Provided text
The grounds for challenging a will under Scottish law are similar.
If a will is found to be invalid, the deceased’s estate will pass in accordance with an earlier valid will or, failing that, the intestacy rules.
A will cannot be amended after the death of the testator. However, where an individual dies domiciled in England and Wales, the provisions of a will may be varied in the event that a successful claim is brought under the Inheritance (Provision for Family and Dependents) Act 1975, and individual beneficiaries under a will can re-direct bequests to them.
Under Scottish law, spouses, civil partners and children of the deceased can claim their legal rights under the forced heirship rules regardless of the terms of the deceased’s will. However, if they claim their legal rights, they forfeit any entitlement under the deceased’s will. Where an individual who was domiciled in Scotland dies intestate, a surviving cohabitee may bring a claim for financial provision from the deceased’s estate.
How is the validity of a will established in your jurisdiction?
Under the law of England and Wales, a will is presumed to be valid unless there is evidence to the contrary, in which case the presumption can be rebutted.
A gift of movable property in a will is valid if it complies with the law of the domicile of the testator. A gift of immovable property is valid if it complies with the law of the country in which the property is situated. The position is the same under Scottish law.
To what extent are foreign wills recognised? Do any special rules and procedures apply to establishing their validity in your jurisdiction?
Foreign wills are admitted to probate in England and Wales if they are executed in accordance with the requirements for executing a will in Section 9 of the Wills Act 1837. In addition, foreign wills are valid in both England and Wales and Scotland if they are executed in accordance with the laws of the country in which they were executed or in which the testator was domiciled, habitually resident or a national at the time of execution or death.

Recorded data

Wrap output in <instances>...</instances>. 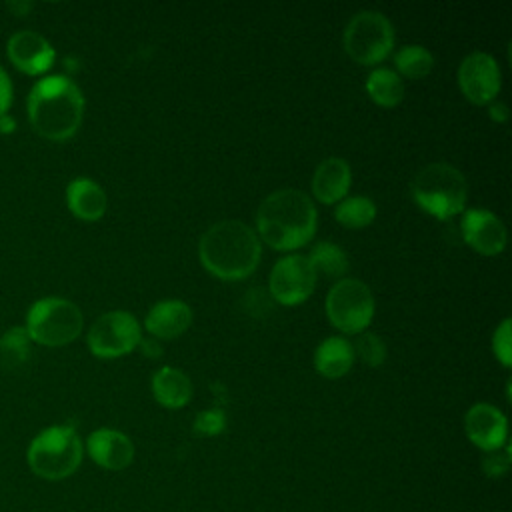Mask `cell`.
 Segmentation results:
<instances>
[{
    "label": "cell",
    "instance_id": "1f68e13d",
    "mask_svg": "<svg viewBox=\"0 0 512 512\" xmlns=\"http://www.w3.org/2000/svg\"><path fill=\"white\" fill-rule=\"evenodd\" d=\"M490 118L492 120H496V122H504V120H508V108H506V104L504 102H492L490 104Z\"/></svg>",
    "mask_w": 512,
    "mask_h": 512
},
{
    "label": "cell",
    "instance_id": "8992f818",
    "mask_svg": "<svg viewBox=\"0 0 512 512\" xmlns=\"http://www.w3.org/2000/svg\"><path fill=\"white\" fill-rule=\"evenodd\" d=\"M84 326L82 310L68 298L46 296L36 300L28 312L24 328L32 342L42 346H64L74 342Z\"/></svg>",
    "mask_w": 512,
    "mask_h": 512
},
{
    "label": "cell",
    "instance_id": "2e32d148",
    "mask_svg": "<svg viewBox=\"0 0 512 512\" xmlns=\"http://www.w3.org/2000/svg\"><path fill=\"white\" fill-rule=\"evenodd\" d=\"M192 324V310L184 300H160L146 314L144 326L158 340H172L182 336Z\"/></svg>",
    "mask_w": 512,
    "mask_h": 512
},
{
    "label": "cell",
    "instance_id": "cb8c5ba5",
    "mask_svg": "<svg viewBox=\"0 0 512 512\" xmlns=\"http://www.w3.org/2000/svg\"><path fill=\"white\" fill-rule=\"evenodd\" d=\"M334 218L346 228H364L374 222L376 204L368 196L342 198L334 210Z\"/></svg>",
    "mask_w": 512,
    "mask_h": 512
},
{
    "label": "cell",
    "instance_id": "6da1fadb",
    "mask_svg": "<svg viewBox=\"0 0 512 512\" xmlns=\"http://www.w3.org/2000/svg\"><path fill=\"white\" fill-rule=\"evenodd\" d=\"M26 110L36 134L46 140L62 142L72 138L82 124L84 94L68 76H44L30 88Z\"/></svg>",
    "mask_w": 512,
    "mask_h": 512
},
{
    "label": "cell",
    "instance_id": "4fadbf2b",
    "mask_svg": "<svg viewBox=\"0 0 512 512\" xmlns=\"http://www.w3.org/2000/svg\"><path fill=\"white\" fill-rule=\"evenodd\" d=\"M464 432L468 440L484 452L500 450L508 440L506 416L492 404L478 402L464 416Z\"/></svg>",
    "mask_w": 512,
    "mask_h": 512
},
{
    "label": "cell",
    "instance_id": "f546056e",
    "mask_svg": "<svg viewBox=\"0 0 512 512\" xmlns=\"http://www.w3.org/2000/svg\"><path fill=\"white\" fill-rule=\"evenodd\" d=\"M12 96H14L12 80H10L8 72L0 66V116L8 114V110L12 106Z\"/></svg>",
    "mask_w": 512,
    "mask_h": 512
},
{
    "label": "cell",
    "instance_id": "d6986e66",
    "mask_svg": "<svg viewBox=\"0 0 512 512\" xmlns=\"http://www.w3.org/2000/svg\"><path fill=\"white\" fill-rule=\"evenodd\" d=\"M152 394L158 404L164 408L176 410L188 404L192 398V382L190 378L172 366H162L152 376Z\"/></svg>",
    "mask_w": 512,
    "mask_h": 512
},
{
    "label": "cell",
    "instance_id": "603a6c76",
    "mask_svg": "<svg viewBox=\"0 0 512 512\" xmlns=\"http://www.w3.org/2000/svg\"><path fill=\"white\" fill-rule=\"evenodd\" d=\"M308 260H310L316 276L322 274V276H328V278H342L348 272V266H350L346 252L338 244L326 242V240L318 242L310 250Z\"/></svg>",
    "mask_w": 512,
    "mask_h": 512
},
{
    "label": "cell",
    "instance_id": "ba28073f",
    "mask_svg": "<svg viewBox=\"0 0 512 512\" xmlns=\"http://www.w3.org/2000/svg\"><path fill=\"white\" fill-rule=\"evenodd\" d=\"M326 316L344 334H360L374 318V296L358 278H340L326 296Z\"/></svg>",
    "mask_w": 512,
    "mask_h": 512
},
{
    "label": "cell",
    "instance_id": "f1b7e54d",
    "mask_svg": "<svg viewBox=\"0 0 512 512\" xmlns=\"http://www.w3.org/2000/svg\"><path fill=\"white\" fill-rule=\"evenodd\" d=\"M508 468H510V446L508 444H504L500 450L486 452V456L482 458V470L490 478L504 476L508 472Z\"/></svg>",
    "mask_w": 512,
    "mask_h": 512
},
{
    "label": "cell",
    "instance_id": "83f0119b",
    "mask_svg": "<svg viewBox=\"0 0 512 512\" xmlns=\"http://www.w3.org/2000/svg\"><path fill=\"white\" fill-rule=\"evenodd\" d=\"M492 350L494 356L500 360L502 366L510 368L512 364V332H510V318H504L500 326L492 334Z\"/></svg>",
    "mask_w": 512,
    "mask_h": 512
},
{
    "label": "cell",
    "instance_id": "e0dca14e",
    "mask_svg": "<svg viewBox=\"0 0 512 512\" xmlns=\"http://www.w3.org/2000/svg\"><path fill=\"white\" fill-rule=\"evenodd\" d=\"M352 184V170L344 158L330 156L324 158L314 174H312V192L314 198L322 204H336L340 202Z\"/></svg>",
    "mask_w": 512,
    "mask_h": 512
},
{
    "label": "cell",
    "instance_id": "277c9868",
    "mask_svg": "<svg viewBox=\"0 0 512 512\" xmlns=\"http://www.w3.org/2000/svg\"><path fill=\"white\" fill-rule=\"evenodd\" d=\"M84 444L70 424H54L40 430L26 450L30 470L44 480H64L82 464Z\"/></svg>",
    "mask_w": 512,
    "mask_h": 512
},
{
    "label": "cell",
    "instance_id": "7402d4cb",
    "mask_svg": "<svg viewBox=\"0 0 512 512\" xmlns=\"http://www.w3.org/2000/svg\"><path fill=\"white\" fill-rule=\"evenodd\" d=\"M32 352V340L24 326H12L0 336V368L16 370L24 366Z\"/></svg>",
    "mask_w": 512,
    "mask_h": 512
},
{
    "label": "cell",
    "instance_id": "484cf974",
    "mask_svg": "<svg viewBox=\"0 0 512 512\" xmlns=\"http://www.w3.org/2000/svg\"><path fill=\"white\" fill-rule=\"evenodd\" d=\"M352 350L354 356H358L370 368H378L386 360V344L380 340L378 334L368 330L358 334Z\"/></svg>",
    "mask_w": 512,
    "mask_h": 512
},
{
    "label": "cell",
    "instance_id": "44dd1931",
    "mask_svg": "<svg viewBox=\"0 0 512 512\" xmlns=\"http://www.w3.org/2000/svg\"><path fill=\"white\" fill-rule=\"evenodd\" d=\"M366 92L376 104L384 108H392L402 102L404 84L394 70L374 68L366 78Z\"/></svg>",
    "mask_w": 512,
    "mask_h": 512
},
{
    "label": "cell",
    "instance_id": "52a82bcc",
    "mask_svg": "<svg viewBox=\"0 0 512 512\" xmlns=\"http://www.w3.org/2000/svg\"><path fill=\"white\" fill-rule=\"evenodd\" d=\"M342 42L354 62L364 66L378 64L394 46V28L382 12L360 10L348 20Z\"/></svg>",
    "mask_w": 512,
    "mask_h": 512
},
{
    "label": "cell",
    "instance_id": "9c48e42d",
    "mask_svg": "<svg viewBox=\"0 0 512 512\" xmlns=\"http://www.w3.org/2000/svg\"><path fill=\"white\" fill-rule=\"evenodd\" d=\"M140 340V322L132 312L126 310H112L98 316L86 336L90 352L98 358H120L130 354Z\"/></svg>",
    "mask_w": 512,
    "mask_h": 512
},
{
    "label": "cell",
    "instance_id": "9a60e30c",
    "mask_svg": "<svg viewBox=\"0 0 512 512\" xmlns=\"http://www.w3.org/2000/svg\"><path fill=\"white\" fill-rule=\"evenodd\" d=\"M88 456L106 470L118 472L132 464L134 444L132 440L114 428H98L86 440Z\"/></svg>",
    "mask_w": 512,
    "mask_h": 512
},
{
    "label": "cell",
    "instance_id": "4316f807",
    "mask_svg": "<svg viewBox=\"0 0 512 512\" xmlns=\"http://www.w3.org/2000/svg\"><path fill=\"white\" fill-rule=\"evenodd\" d=\"M226 428V414L220 408L202 410L196 414L192 430L198 436H218Z\"/></svg>",
    "mask_w": 512,
    "mask_h": 512
},
{
    "label": "cell",
    "instance_id": "ac0fdd59",
    "mask_svg": "<svg viewBox=\"0 0 512 512\" xmlns=\"http://www.w3.org/2000/svg\"><path fill=\"white\" fill-rule=\"evenodd\" d=\"M66 204H68V210L76 218L94 222L104 216L108 198H106L104 188L98 182H94L86 176H80V178H74L66 186Z\"/></svg>",
    "mask_w": 512,
    "mask_h": 512
},
{
    "label": "cell",
    "instance_id": "4dcf8cb0",
    "mask_svg": "<svg viewBox=\"0 0 512 512\" xmlns=\"http://www.w3.org/2000/svg\"><path fill=\"white\" fill-rule=\"evenodd\" d=\"M138 346H140L142 354H146L148 358H158V356L162 354V346H160L158 338H154V336L140 340V344H138Z\"/></svg>",
    "mask_w": 512,
    "mask_h": 512
},
{
    "label": "cell",
    "instance_id": "3957f363",
    "mask_svg": "<svg viewBox=\"0 0 512 512\" xmlns=\"http://www.w3.org/2000/svg\"><path fill=\"white\" fill-rule=\"evenodd\" d=\"M198 256L212 276L242 280L256 270L262 246L256 230L246 222L220 220L200 236Z\"/></svg>",
    "mask_w": 512,
    "mask_h": 512
},
{
    "label": "cell",
    "instance_id": "ffe728a7",
    "mask_svg": "<svg viewBox=\"0 0 512 512\" xmlns=\"http://www.w3.org/2000/svg\"><path fill=\"white\" fill-rule=\"evenodd\" d=\"M354 362L352 344L342 336H328L314 352V368L324 378L344 376Z\"/></svg>",
    "mask_w": 512,
    "mask_h": 512
},
{
    "label": "cell",
    "instance_id": "5b68a950",
    "mask_svg": "<svg viewBox=\"0 0 512 512\" xmlns=\"http://www.w3.org/2000/svg\"><path fill=\"white\" fill-rule=\"evenodd\" d=\"M410 194L424 212L448 220L464 210L468 182L456 166L448 162H432L412 178Z\"/></svg>",
    "mask_w": 512,
    "mask_h": 512
},
{
    "label": "cell",
    "instance_id": "8fae6325",
    "mask_svg": "<svg viewBox=\"0 0 512 512\" xmlns=\"http://www.w3.org/2000/svg\"><path fill=\"white\" fill-rule=\"evenodd\" d=\"M458 86L474 104H490L502 86L498 62L486 52H470L458 66Z\"/></svg>",
    "mask_w": 512,
    "mask_h": 512
},
{
    "label": "cell",
    "instance_id": "d4e9b609",
    "mask_svg": "<svg viewBox=\"0 0 512 512\" xmlns=\"http://www.w3.org/2000/svg\"><path fill=\"white\" fill-rule=\"evenodd\" d=\"M394 64L402 76L418 80L432 72L434 56L420 44H406L394 54Z\"/></svg>",
    "mask_w": 512,
    "mask_h": 512
},
{
    "label": "cell",
    "instance_id": "30bf717a",
    "mask_svg": "<svg viewBox=\"0 0 512 512\" xmlns=\"http://www.w3.org/2000/svg\"><path fill=\"white\" fill-rule=\"evenodd\" d=\"M316 272L304 254H286L272 266L268 288L272 298L284 306L304 302L316 286Z\"/></svg>",
    "mask_w": 512,
    "mask_h": 512
},
{
    "label": "cell",
    "instance_id": "5bb4252c",
    "mask_svg": "<svg viewBox=\"0 0 512 512\" xmlns=\"http://www.w3.org/2000/svg\"><path fill=\"white\" fill-rule=\"evenodd\" d=\"M460 228L466 244L484 256H496L506 246V226L490 210L468 208L462 214Z\"/></svg>",
    "mask_w": 512,
    "mask_h": 512
},
{
    "label": "cell",
    "instance_id": "7c38bea8",
    "mask_svg": "<svg viewBox=\"0 0 512 512\" xmlns=\"http://www.w3.org/2000/svg\"><path fill=\"white\" fill-rule=\"evenodd\" d=\"M6 56L20 72L40 76L54 64V46L34 30H18L6 42Z\"/></svg>",
    "mask_w": 512,
    "mask_h": 512
},
{
    "label": "cell",
    "instance_id": "7a4b0ae2",
    "mask_svg": "<svg viewBox=\"0 0 512 512\" xmlns=\"http://www.w3.org/2000/svg\"><path fill=\"white\" fill-rule=\"evenodd\" d=\"M316 208L308 194L282 188L268 194L256 210L258 238L274 250H296L316 234Z\"/></svg>",
    "mask_w": 512,
    "mask_h": 512
},
{
    "label": "cell",
    "instance_id": "d6a6232c",
    "mask_svg": "<svg viewBox=\"0 0 512 512\" xmlns=\"http://www.w3.org/2000/svg\"><path fill=\"white\" fill-rule=\"evenodd\" d=\"M30 8H32V4H30V2H10V4H8V10L16 12L18 16H24Z\"/></svg>",
    "mask_w": 512,
    "mask_h": 512
}]
</instances>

Task instructions
A. Substitute "assumption" for "presumption" in the passage on wills, and give everything from "Under the law" down to "validity in your jurisdiction?" with that change.
B. Please pick up the passage on wills from where it stops and carry it on.
The listing was taken from a different source.

Responses per task
A.
Under the law of England and Wales, a will is presumed to be valid unless there is evidence to the contrary, in which case the assumption can be rebutted.
A gift of movable property in a will is valid if it complies with the law of the domicile of the testator. A gift of immovable property is valid if it complies with the law of the country in which the property is situated. The position is the same under Scottish law.
To what extent are foreign wills recognised? Do any special rules and procedures apply to establishing their validity in your jurisdiction?

B.
Foreign wills relating to immovable property are valid in relation to the immovable property if they are executed in accordance with the law of the country where the real property is situated.
The EU Succession Regulation (650/2012) (‘Brussels IV’) does not apply in the United Kingdom, but will apply to an estate that has connections to both the United Kingdom and an EU member state that is bound by Brussels IV.
What rules and procedures govern:
(a) The appointment of estate administrators?
Under the law of England and Wales, where a will provides for the appointment of executors, the estate will vest in the executors from the date of death. However, a grant of probate is still required to prove title.
Where no will exists (or the will failed to appoint executors effectively), the estate will vest in the public trustee until the court has issued a grant of representation authorising the personal representative (loosely, the next of kin – the exact categories of person and order of priority is set out in the Non-Contentious Probate Rules 1987) to act as an administrator. The administrator’s authority is then backdated to the time of death.
In both cases, an oath must be submitted in prescribed form in order to obtain a grant.
A grant is not generally required where jointly held property passes to a surviving joint tenant by survivorship or where the estate comprises no real property, shares or chattels.
The procedure differs in Scotland. The executors must obtain a grant of confirmation which gives them authority to deal with the deceased’s property.
(b) Consolidation and administration of the estate?
Once a grant has been acquired, the executors or personal representatives have authority to:
- collect in the assets of the deceased;
- pay any liabilities; and
- distribute the balance.
In practice, most institutions require sight of the grant of probate (or confirmation in Scotland) before assets are released to the personal representatives or executors.
However, in England and Wales, a grant of representation is not required in relation to certain assets.
(c) Distribution of the estate to heirs?
Under the law of England and Wales, subject to certain exceptions, the estate can be distributed to the heirs only after the issue of a grant of representation. The estate will be distributed in accordance with the deceased’s will or the intestacy rules where no valid will exists.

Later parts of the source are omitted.